5

I have a list of .wav files in binary format (they are coming from a websocket), which I want to join in a single binary .wav file to then do speech recognition with it. I have been able to make it work with the following code:

audio = [binary_wav1, binary_wav2,..., binary_wavN] # a list of .wav binary files coming from a socket
audio = [io.BytesIO(x) for x in audio]

# Join wav files
with wave.open('/tmp/input.wav', 'wb') as temp_input:
    params_set = False
    for audio_file in audio:
        with wave.open(audio_file, 'rb') as w:
            if not params_set:
                temp_input.setparams(w.getparams())
                params_set = True
            temp_input.writeframes(w.readframes(w.getnframes()))

# Do speech recognition
binary_audio = open('/tmp/input.wav', 'rb').read())
ASR(binary_audio)

The problem is that I don't want to write the file '/tmp/input.wav' in disk. Is there any way to do it without writing any file in the disk?

Thanks.

  • Sound can be represented as 1D array when mono, 2d as stereo. Use something like `wavefile` to get the raw data. – Josef Korbel May 24 '18 at 20:29
  • 1
    `wave.open` accepts either a file path or a file like object. you've already imported `BytesIO` so just use one of those as a file like buffer. [Here's](https://stackoverflow.com/questions/26879981/writing-then-reading-in-memory-bytes-bytesio-gives-a-blank-result) and example of someone doing basically just that with `gzip` (note the slightly different argument names). – Aaron May 24 '18 at 20:32

2 Answers2

5

The general solution for having a file but never putting it to disk is a stream. For this we use the io library which is the default library for working with in-memory streams. You even already use BytesIO earlier in your code it seems.

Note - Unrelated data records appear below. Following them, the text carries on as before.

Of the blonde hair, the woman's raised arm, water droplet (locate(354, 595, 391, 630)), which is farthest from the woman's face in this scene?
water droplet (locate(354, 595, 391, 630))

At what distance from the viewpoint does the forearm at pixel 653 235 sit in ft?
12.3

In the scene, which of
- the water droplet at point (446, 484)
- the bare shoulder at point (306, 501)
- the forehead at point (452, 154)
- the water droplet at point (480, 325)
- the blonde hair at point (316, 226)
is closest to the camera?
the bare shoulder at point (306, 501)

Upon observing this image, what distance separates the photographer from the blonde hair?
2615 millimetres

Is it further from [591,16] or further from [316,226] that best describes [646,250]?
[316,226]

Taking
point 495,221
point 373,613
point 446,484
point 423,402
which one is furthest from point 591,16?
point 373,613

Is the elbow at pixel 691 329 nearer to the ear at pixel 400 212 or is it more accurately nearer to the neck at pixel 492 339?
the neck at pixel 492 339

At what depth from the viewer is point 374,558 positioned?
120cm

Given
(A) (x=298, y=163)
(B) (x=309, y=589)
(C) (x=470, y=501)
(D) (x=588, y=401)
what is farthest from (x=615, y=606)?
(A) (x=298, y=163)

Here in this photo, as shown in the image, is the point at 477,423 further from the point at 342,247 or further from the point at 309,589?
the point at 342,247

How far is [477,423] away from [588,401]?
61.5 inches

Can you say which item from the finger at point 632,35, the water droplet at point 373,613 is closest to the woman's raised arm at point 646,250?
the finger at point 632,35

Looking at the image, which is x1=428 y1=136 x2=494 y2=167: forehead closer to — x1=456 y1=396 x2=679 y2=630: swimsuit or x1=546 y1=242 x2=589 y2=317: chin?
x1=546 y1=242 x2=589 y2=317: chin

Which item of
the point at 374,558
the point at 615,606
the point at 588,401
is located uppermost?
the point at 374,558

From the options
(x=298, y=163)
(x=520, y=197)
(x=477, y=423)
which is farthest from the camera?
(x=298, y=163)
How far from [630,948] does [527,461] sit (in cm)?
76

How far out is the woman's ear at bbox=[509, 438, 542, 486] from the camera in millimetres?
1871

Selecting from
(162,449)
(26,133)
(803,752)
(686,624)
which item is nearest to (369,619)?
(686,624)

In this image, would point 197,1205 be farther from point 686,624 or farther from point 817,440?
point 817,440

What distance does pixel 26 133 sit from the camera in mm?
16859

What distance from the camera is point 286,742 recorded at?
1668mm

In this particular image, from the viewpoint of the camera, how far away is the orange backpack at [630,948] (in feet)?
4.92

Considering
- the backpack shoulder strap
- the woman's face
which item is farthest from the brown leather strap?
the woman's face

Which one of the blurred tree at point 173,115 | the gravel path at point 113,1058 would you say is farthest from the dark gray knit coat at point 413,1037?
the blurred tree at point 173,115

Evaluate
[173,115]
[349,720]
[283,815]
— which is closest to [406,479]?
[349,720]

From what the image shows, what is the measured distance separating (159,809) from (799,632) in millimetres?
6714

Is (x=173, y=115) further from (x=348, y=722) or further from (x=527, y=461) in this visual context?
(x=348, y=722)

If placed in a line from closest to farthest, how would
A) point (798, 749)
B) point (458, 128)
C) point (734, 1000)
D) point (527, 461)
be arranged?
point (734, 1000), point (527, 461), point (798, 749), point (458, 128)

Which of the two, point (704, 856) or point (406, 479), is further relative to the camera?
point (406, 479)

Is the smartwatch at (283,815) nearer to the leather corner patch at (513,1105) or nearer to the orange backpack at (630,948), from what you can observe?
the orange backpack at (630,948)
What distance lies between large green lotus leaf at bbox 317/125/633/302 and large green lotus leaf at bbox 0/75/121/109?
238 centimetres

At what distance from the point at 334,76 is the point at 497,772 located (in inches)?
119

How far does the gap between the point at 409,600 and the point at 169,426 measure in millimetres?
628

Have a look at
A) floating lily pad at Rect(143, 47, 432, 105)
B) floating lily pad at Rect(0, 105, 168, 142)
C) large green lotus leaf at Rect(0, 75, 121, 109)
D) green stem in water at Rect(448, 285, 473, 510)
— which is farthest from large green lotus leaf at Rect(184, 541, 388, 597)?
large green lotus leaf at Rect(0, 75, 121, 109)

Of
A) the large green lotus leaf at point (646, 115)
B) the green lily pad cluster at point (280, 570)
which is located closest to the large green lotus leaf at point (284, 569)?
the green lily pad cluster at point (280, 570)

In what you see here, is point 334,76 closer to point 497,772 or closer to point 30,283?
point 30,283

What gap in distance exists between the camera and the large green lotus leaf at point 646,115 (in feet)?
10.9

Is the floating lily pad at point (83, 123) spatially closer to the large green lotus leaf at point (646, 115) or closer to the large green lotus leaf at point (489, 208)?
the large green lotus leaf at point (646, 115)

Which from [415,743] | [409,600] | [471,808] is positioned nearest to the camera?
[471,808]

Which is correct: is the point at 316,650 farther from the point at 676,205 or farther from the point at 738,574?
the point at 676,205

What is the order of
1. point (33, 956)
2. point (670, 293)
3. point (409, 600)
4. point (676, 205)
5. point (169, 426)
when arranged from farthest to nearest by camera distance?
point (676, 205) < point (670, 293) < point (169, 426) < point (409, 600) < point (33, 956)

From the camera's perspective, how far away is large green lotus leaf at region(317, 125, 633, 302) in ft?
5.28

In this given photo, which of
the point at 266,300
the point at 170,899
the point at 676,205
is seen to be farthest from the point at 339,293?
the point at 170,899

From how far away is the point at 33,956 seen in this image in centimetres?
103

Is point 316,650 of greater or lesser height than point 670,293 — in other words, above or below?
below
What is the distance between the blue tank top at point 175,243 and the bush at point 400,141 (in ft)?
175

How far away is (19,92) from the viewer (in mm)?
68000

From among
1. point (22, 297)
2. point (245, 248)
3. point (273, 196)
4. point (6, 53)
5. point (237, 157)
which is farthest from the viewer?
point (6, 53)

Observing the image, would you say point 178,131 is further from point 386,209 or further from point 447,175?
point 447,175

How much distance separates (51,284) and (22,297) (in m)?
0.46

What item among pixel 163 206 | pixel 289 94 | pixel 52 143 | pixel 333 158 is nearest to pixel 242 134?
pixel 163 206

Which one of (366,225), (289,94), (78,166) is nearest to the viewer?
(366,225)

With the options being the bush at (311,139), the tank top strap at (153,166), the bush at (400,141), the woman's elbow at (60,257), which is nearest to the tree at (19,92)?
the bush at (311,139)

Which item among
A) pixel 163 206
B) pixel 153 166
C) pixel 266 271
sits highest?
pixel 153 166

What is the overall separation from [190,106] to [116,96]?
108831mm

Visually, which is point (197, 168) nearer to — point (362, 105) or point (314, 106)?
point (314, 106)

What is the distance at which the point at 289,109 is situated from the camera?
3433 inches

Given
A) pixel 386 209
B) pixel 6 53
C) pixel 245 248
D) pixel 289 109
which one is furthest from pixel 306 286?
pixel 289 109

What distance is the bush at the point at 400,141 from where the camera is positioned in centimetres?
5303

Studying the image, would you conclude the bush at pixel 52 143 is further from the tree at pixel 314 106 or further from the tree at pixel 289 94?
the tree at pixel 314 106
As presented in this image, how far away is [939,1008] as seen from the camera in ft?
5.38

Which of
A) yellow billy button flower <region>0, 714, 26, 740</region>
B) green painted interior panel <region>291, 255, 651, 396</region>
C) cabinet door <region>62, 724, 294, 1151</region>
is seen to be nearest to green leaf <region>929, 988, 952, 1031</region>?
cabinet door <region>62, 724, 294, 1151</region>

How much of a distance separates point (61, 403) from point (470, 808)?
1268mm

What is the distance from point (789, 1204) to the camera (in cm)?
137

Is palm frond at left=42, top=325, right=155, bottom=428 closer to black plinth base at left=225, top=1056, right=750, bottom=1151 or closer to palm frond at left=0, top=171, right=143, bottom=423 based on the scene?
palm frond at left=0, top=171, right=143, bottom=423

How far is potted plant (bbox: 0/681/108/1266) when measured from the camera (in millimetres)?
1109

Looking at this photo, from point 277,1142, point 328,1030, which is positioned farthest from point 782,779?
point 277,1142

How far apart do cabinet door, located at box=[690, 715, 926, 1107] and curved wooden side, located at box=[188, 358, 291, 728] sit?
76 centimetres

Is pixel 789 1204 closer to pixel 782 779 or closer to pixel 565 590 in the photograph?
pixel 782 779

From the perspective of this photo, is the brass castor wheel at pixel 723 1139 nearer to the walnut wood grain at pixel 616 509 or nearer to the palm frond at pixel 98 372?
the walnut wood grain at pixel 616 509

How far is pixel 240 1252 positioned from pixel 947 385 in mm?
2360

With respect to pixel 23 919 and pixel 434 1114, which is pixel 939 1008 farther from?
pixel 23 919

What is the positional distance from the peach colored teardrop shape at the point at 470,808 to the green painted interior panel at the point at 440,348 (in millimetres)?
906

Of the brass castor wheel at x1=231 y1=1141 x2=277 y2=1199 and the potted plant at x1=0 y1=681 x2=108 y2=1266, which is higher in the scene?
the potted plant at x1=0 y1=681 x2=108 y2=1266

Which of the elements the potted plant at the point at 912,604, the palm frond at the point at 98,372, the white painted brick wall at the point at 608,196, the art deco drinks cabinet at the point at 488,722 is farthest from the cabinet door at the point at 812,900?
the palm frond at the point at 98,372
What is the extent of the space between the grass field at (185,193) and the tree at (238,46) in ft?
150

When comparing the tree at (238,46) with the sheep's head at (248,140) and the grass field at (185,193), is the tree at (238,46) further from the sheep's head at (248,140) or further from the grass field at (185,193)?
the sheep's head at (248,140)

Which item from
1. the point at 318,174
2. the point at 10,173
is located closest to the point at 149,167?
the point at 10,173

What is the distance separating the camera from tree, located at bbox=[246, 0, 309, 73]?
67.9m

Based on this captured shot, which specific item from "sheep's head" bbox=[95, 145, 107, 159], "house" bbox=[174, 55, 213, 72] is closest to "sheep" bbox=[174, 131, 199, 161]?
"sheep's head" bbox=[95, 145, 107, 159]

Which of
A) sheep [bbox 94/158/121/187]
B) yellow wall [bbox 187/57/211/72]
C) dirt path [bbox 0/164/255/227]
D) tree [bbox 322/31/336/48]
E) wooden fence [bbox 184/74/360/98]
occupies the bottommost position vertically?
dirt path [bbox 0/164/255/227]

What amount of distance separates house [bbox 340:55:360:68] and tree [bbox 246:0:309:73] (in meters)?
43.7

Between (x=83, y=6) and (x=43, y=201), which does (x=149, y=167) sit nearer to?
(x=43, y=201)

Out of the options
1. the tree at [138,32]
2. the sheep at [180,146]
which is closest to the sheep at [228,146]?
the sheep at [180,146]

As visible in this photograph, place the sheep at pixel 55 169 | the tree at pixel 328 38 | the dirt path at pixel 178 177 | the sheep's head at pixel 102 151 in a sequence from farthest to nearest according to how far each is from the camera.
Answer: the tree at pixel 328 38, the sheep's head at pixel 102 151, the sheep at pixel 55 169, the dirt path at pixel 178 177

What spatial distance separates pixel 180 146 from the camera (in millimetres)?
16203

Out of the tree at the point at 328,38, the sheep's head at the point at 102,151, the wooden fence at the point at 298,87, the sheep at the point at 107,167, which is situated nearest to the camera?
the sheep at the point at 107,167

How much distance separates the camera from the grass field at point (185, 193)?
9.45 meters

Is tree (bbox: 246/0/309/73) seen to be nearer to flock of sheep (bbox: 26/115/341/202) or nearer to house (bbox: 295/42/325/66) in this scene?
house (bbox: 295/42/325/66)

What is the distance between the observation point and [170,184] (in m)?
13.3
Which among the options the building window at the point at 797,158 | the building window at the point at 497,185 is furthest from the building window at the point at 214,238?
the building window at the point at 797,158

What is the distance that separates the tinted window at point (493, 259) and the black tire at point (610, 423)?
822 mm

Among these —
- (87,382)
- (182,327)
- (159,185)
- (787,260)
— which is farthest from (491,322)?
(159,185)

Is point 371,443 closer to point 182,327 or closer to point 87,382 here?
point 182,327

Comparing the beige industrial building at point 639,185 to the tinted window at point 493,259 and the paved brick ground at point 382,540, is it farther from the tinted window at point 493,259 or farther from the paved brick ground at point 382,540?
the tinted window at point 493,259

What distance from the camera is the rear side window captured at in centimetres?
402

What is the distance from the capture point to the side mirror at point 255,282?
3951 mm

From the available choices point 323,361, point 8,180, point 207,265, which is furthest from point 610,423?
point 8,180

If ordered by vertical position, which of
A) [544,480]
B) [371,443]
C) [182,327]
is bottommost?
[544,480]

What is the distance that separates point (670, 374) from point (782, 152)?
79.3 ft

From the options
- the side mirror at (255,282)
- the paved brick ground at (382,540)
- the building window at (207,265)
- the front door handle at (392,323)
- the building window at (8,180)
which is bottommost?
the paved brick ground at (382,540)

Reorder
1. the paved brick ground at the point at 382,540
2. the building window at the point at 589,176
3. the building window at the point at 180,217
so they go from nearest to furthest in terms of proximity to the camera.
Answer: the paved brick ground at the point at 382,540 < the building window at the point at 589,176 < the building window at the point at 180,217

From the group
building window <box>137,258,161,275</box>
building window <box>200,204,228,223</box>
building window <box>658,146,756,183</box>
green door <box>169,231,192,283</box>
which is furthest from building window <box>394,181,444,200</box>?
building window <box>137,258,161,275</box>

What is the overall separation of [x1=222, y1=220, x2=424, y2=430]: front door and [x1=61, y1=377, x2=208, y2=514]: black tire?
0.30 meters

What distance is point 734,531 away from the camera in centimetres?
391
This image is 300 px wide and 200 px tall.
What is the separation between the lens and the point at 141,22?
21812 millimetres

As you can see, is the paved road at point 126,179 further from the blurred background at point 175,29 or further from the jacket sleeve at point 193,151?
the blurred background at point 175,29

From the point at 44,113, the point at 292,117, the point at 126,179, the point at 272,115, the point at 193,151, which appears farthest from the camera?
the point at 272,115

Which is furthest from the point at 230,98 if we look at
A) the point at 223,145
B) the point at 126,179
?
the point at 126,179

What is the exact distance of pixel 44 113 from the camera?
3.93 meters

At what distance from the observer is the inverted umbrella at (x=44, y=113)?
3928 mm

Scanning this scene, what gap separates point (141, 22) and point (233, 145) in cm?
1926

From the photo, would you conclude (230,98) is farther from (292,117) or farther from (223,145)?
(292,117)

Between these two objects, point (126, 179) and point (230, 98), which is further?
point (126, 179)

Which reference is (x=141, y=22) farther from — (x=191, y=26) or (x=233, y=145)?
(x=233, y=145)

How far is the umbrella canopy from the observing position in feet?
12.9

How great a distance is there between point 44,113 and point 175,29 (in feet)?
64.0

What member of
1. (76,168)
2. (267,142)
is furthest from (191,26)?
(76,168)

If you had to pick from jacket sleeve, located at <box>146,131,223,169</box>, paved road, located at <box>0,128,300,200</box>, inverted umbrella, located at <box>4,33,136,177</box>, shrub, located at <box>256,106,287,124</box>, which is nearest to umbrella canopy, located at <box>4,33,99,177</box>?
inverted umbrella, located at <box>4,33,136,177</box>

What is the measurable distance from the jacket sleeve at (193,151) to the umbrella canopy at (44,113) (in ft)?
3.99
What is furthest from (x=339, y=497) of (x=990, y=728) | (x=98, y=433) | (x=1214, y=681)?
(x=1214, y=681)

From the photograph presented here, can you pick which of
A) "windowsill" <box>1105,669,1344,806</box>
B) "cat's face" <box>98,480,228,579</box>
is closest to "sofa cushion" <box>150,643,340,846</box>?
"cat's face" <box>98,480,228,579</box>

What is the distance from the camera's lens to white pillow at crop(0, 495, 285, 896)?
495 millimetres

audio = [binary_wav1, binary_wav2,..., binary_wavN] # a list of .wav binary files coming from a socket
audio = [io.BytesIO(x) for x in audio]

# Join wav files

params_set = False
temp_file = io.BytesIO()
with wave.open(temp_file, 'wb') as temp_input:
    for audio_file in audio:
        with wave.open(audio_file, 'rb') as w:
            if not params_set:
                temp_input.setparams(w.getparams())
                params_set = True
            temp_input.writeframes(w.readframes(w.getnframes()))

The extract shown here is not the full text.